As supper progressed Chummy felt slightly better. Always the company of friends lifted her spirits and from time to time a reassuring hand squeezed her knee and she had to suppress a smile. He always had the most appropriate ways of distracting her from her troubles and, although going home to an empty flat did not worry her, she much preferred that she could reach out in the middle of the night and find the solidity of his form.

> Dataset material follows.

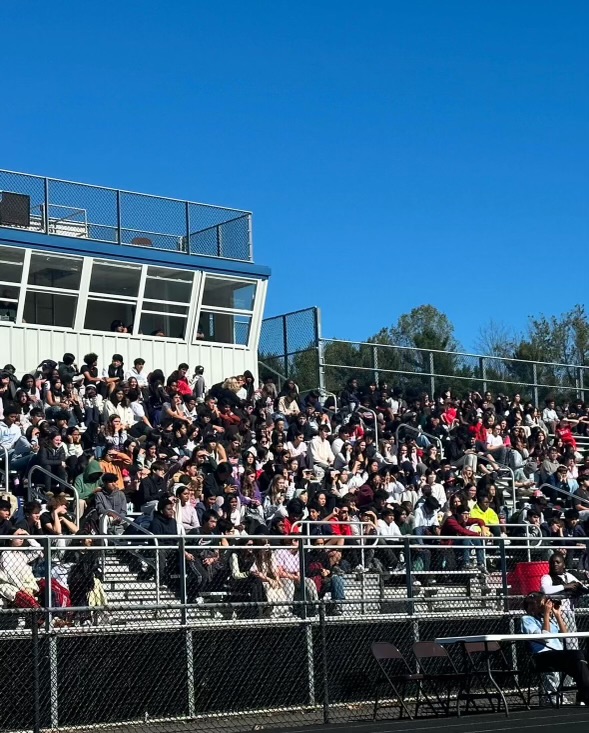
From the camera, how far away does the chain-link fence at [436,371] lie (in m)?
30.0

There were some days though when she simply did not know what to think about the prospect of her mother's visit. She had hoped and prayed, and prayed and hoped, that it could not be worse than last time; that dreadful fear when she almost sacrificed the one person who – now – she knew could love her for the rest of her life. The realisation that she was capable of being loved was such a revelation and the one thing that she was determined to do this time was not let Mater touch the bond that she and her husband had forged in these last few weeks. Bob's letter however had only sought to infiltrate what sensibilities she had and the prospect remained somewhat alarming.

As she kissed Peter goodbye and closed the door behind him as he walked into the night to start his shift, her eyes filled with unwanted and unbidden tears. There were these occasions where she simply had this overwhelming, desperate need to push herself under the covers and just cry.

She hoped her tears would dry before he returned in the morning.